_Written exercise:_ Below are records; print only the lines from the line containing "As pictured here, is" to the end, both included, reproduced exactly and without the pictures.

_Exercise materials:_
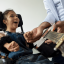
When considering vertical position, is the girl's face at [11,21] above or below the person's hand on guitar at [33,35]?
above

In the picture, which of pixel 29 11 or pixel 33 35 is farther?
pixel 29 11

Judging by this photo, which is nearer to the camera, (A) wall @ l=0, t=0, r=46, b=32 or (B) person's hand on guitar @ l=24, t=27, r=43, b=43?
(B) person's hand on guitar @ l=24, t=27, r=43, b=43

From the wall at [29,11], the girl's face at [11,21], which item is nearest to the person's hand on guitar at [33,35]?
the girl's face at [11,21]

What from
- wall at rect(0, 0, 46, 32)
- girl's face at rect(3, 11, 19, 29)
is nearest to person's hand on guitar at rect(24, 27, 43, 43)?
girl's face at rect(3, 11, 19, 29)

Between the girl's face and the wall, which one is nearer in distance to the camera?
the girl's face

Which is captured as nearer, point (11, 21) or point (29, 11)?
point (11, 21)

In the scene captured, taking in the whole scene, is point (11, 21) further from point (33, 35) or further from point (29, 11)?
point (29, 11)

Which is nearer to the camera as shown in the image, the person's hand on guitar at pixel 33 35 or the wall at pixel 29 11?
the person's hand on guitar at pixel 33 35

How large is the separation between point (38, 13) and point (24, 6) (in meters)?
0.22

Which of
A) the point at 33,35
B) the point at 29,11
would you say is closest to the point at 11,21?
the point at 33,35

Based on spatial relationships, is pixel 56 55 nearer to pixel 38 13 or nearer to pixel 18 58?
pixel 18 58

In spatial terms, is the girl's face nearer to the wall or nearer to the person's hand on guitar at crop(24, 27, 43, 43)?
the person's hand on guitar at crop(24, 27, 43, 43)

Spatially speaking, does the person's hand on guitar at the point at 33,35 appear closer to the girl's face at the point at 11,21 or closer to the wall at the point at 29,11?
the girl's face at the point at 11,21

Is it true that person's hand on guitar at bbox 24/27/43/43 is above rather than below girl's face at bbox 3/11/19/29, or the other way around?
below
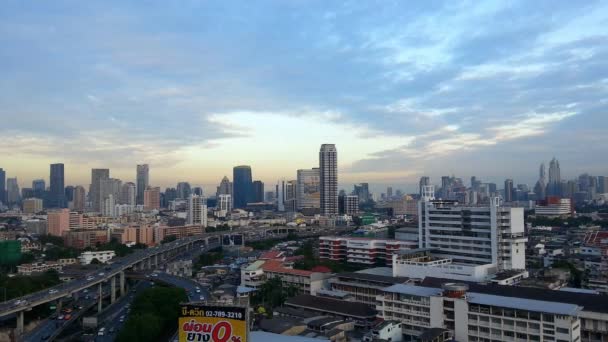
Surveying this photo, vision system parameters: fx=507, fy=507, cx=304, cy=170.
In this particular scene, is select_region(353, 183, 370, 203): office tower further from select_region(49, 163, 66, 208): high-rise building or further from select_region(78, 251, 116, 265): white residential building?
select_region(78, 251, 116, 265): white residential building

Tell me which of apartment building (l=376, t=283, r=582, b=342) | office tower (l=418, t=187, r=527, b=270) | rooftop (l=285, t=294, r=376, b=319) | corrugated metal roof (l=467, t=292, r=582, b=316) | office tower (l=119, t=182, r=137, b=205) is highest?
office tower (l=119, t=182, r=137, b=205)

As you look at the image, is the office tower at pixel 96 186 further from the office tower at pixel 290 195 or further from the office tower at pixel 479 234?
the office tower at pixel 479 234

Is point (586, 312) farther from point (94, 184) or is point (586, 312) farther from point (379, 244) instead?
point (94, 184)

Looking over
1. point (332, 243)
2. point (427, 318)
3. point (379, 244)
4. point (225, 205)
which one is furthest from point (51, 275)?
point (225, 205)

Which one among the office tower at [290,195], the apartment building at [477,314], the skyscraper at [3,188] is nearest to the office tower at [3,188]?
the skyscraper at [3,188]

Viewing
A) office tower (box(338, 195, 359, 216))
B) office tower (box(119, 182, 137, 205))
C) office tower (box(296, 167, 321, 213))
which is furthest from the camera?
office tower (box(119, 182, 137, 205))

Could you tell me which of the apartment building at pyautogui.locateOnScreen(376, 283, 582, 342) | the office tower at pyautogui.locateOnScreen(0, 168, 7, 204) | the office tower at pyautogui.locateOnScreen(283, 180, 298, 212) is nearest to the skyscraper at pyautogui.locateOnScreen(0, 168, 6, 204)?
the office tower at pyautogui.locateOnScreen(0, 168, 7, 204)

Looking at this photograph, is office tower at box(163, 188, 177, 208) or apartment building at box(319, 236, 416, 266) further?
office tower at box(163, 188, 177, 208)
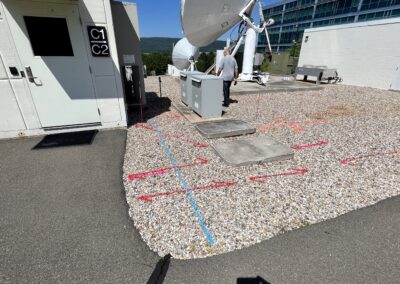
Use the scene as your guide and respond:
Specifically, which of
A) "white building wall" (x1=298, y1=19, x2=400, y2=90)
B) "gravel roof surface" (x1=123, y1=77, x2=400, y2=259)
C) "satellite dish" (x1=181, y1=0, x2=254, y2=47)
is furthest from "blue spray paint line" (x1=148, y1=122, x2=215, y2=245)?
"white building wall" (x1=298, y1=19, x2=400, y2=90)

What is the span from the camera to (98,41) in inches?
202

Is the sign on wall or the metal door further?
the sign on wall

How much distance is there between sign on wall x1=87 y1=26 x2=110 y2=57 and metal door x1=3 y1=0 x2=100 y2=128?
0.22 m

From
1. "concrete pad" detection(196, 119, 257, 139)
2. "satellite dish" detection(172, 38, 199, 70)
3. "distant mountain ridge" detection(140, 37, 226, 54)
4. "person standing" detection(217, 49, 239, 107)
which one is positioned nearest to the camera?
"concrete pad" detection(196, 119, 257, 139)

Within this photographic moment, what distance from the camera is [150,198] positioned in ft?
10.5

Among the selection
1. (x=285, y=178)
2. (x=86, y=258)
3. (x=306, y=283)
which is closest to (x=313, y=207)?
(x=285, y=178)

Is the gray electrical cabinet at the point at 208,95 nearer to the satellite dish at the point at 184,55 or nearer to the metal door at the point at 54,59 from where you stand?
the metal door at the point at 54,59

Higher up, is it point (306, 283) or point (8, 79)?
point (8, 79)

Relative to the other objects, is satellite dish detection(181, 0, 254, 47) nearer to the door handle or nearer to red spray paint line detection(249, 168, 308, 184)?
the door handle

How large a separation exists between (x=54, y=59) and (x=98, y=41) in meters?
1.18

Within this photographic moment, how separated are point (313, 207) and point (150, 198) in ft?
8.20

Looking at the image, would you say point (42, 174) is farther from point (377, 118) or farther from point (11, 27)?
point (377, 118)

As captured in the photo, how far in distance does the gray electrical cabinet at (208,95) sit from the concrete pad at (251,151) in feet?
6.79

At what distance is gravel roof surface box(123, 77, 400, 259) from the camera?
2605mm
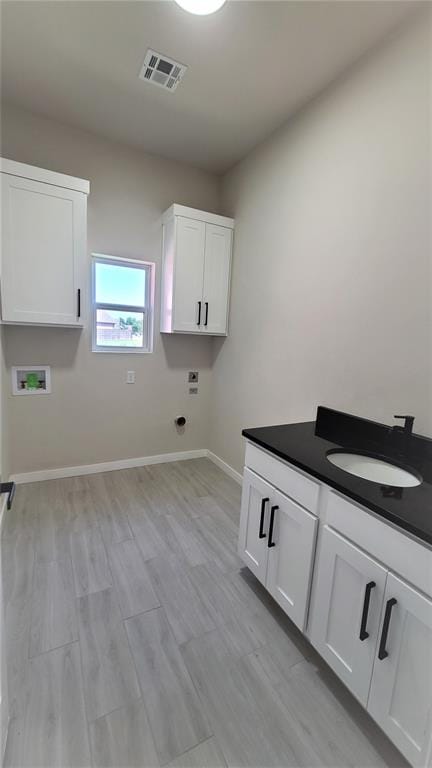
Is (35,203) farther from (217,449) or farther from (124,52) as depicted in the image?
(217,449)

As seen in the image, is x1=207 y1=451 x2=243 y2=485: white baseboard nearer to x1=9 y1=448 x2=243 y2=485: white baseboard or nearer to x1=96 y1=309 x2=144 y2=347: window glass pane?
x1=9 y1=448 x2=243 y2=485: white baseboard

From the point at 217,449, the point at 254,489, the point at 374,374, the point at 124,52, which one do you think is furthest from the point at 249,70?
the point at 217,449

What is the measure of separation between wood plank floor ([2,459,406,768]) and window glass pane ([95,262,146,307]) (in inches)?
77.5

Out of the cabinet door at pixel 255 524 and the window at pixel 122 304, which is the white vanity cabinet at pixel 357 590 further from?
the window at pixel 122 304

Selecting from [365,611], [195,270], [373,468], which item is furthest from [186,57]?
[365,611]

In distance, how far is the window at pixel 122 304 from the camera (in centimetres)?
A: 296

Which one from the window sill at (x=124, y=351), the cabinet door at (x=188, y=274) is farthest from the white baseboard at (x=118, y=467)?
the cabinet door at (x=188, y=274)

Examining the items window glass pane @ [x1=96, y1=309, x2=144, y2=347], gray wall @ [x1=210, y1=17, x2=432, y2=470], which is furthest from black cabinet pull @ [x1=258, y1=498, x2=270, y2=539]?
window glass pane @ [x1=96, y1=309, x2=144, y2=347]

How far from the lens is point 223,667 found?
1.38m

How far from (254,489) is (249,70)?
8.15 ft

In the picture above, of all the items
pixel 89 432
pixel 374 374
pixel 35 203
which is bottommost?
pixel 89 432

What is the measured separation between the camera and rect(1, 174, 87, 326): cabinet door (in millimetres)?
2307

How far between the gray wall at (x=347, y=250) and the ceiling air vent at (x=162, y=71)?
2.82 feet

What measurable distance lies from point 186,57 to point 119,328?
6.57ft
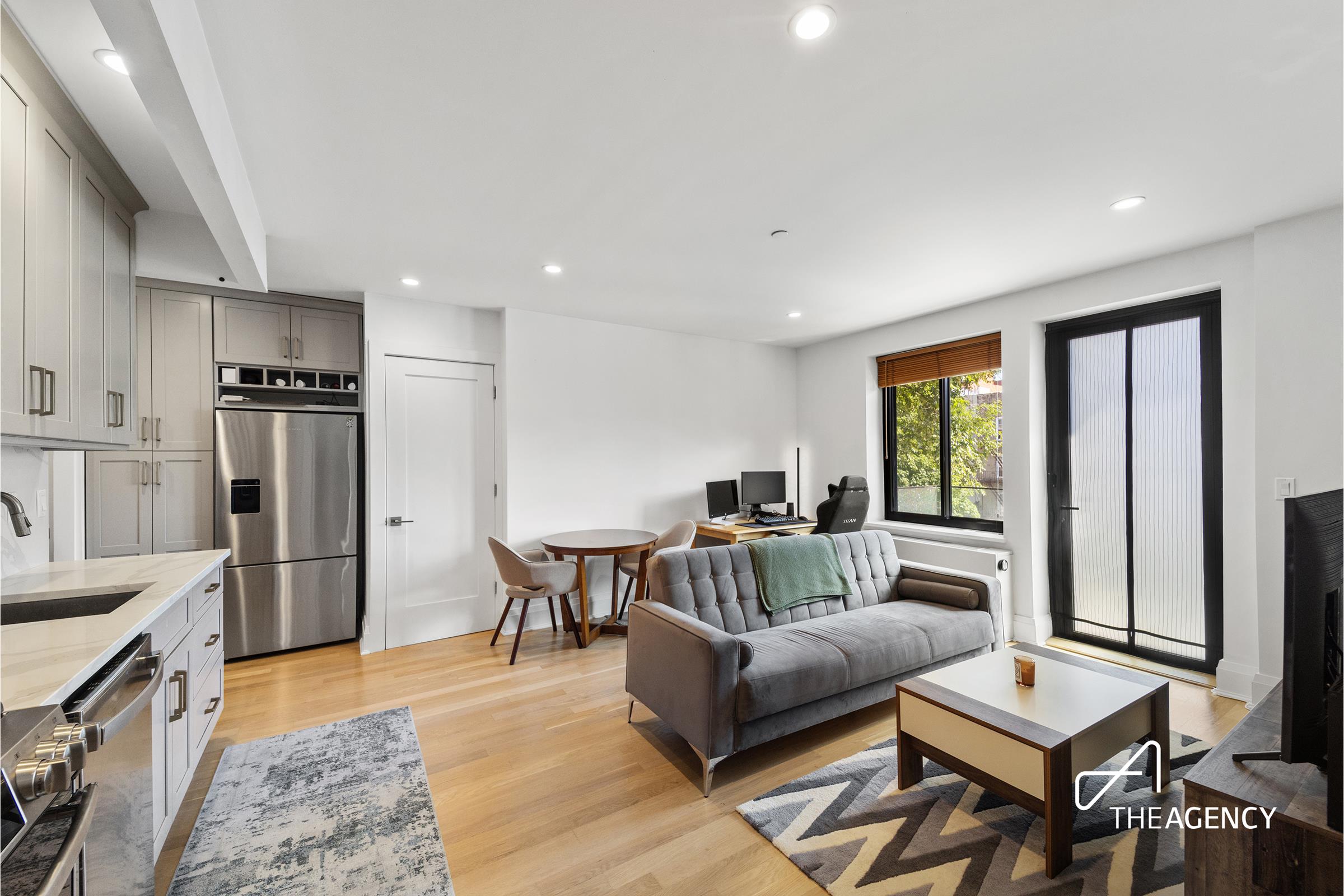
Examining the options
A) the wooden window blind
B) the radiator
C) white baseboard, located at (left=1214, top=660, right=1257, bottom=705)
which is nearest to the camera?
white baseboard, located at (left=1214, top=660, right=1257, bottom=705)

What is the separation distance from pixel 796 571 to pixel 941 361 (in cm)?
259

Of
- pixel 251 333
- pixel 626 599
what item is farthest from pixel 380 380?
pixel 626 599

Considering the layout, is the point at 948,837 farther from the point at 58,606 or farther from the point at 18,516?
the point at 18,516

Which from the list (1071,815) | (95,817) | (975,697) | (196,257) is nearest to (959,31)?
(975,697)

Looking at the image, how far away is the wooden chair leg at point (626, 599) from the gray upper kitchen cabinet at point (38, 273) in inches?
132

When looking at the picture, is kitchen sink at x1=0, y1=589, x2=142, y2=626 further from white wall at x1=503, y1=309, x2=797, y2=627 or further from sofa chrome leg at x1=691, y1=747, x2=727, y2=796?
white wall at x1=503, y1=309, x2=797, y2=627

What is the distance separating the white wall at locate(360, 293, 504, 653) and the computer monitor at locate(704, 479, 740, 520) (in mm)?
2553

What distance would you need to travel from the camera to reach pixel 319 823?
2066mm

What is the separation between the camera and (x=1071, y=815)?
69.9 inches

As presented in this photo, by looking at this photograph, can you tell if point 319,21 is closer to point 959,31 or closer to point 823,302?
point 959,31

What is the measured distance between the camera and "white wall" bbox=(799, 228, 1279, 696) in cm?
301

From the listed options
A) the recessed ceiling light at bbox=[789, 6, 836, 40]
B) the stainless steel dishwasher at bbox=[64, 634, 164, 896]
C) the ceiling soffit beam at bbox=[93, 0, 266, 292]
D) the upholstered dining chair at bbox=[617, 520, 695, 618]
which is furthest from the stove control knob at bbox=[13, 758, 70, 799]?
the upholstered dining chair at bbox=[617, 520, 695, 618]

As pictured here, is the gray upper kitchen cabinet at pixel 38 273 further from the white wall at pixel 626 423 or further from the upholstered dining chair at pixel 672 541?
the upholstered dining chair at pixel 672 541

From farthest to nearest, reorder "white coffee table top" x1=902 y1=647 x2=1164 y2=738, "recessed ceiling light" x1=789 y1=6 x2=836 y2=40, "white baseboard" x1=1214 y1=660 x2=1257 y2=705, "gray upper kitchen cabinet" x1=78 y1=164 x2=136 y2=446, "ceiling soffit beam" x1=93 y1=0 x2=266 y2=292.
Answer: "white baseboard" x1=1214 y1=660 x2=1257 y2=705 → "gray upper kitchen cabinet" x1=78 y1=164 x2=136 y2=446 → "white coffee table top" x1=902 y1=647 x2=1164 y2=738 → "recessed ceiling light" x1=789 y1=6 x2=836 y2=40 → "ceiling soffit beam" x1=93 y1=0 x2=266 y2=292
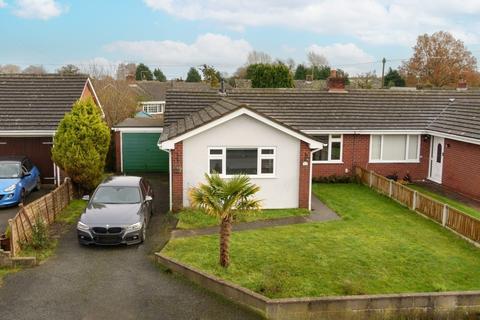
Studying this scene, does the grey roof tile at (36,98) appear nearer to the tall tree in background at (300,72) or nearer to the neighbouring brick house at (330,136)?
the neighbouring brick house at (330,136)

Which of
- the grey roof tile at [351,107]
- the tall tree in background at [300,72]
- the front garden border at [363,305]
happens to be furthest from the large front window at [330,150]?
the tall tree in background at [300,72]

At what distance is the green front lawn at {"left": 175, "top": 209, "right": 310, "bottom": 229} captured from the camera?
14.8 metres

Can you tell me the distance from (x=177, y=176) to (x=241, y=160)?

_Solution:_
As pictured here, is the gray upper kitchen cabinet at pixel 38 273 further from the white wall at pixel 626 423 or further from the upholstered dining chair at pixel 672 541?
the upholstered dining chair at pixel 672 541

From farthest to nearest, reorder "white coffee table top" x1=902 y1=647 x2=1164 y2=738, "recessed ceiling light" x1=789 y1=6 x2=836 y2=40, "white baseboard" x1=1214 y1=660 x2=1257 y2=705, "gray upper kitchen cabinet" x1=78 y1=164 x2=136 y2=446, "ceiling soffit beam" x1=93 y1=0 x2=266 y2=292.
Answer: "white baseboard" x1=1214 y1=660 x2=1257 y2=705 → "gray upper kitchen cabinet" x1=78 y1=164 x2=136 y2=446 → "white coffee table top" x1=902 y1=647 x2=1164 y2=738 → "recessed ceiling light" x1=789 y1=6 x2=836 y2=40 → "ceiling soffit beam" x1=93 y1=0 x2=266 y2=292
Studying this scene, does the grey roof tile at (36,98) appear nearer to the tall tree in background at (300,72) or nearer to the neighbouring brick house at (330,136)?
the neighbouring brick house at (330,136)

Which of
- the grey roof tile at [351,107]
- the tall tree in background at [300,72]
- the front garden border at [363,305]
happens to be furthest from the large front window at [330,150]?
the tall tree in background at [300,72]

At what distance is the green front lawn at {"left": 175, "top": 209, "right": 310, "bottom": 229} captured from the camera?
14.8 metres

Can you tell me the distance from (x=177, y=176) to (x=241, y=160)?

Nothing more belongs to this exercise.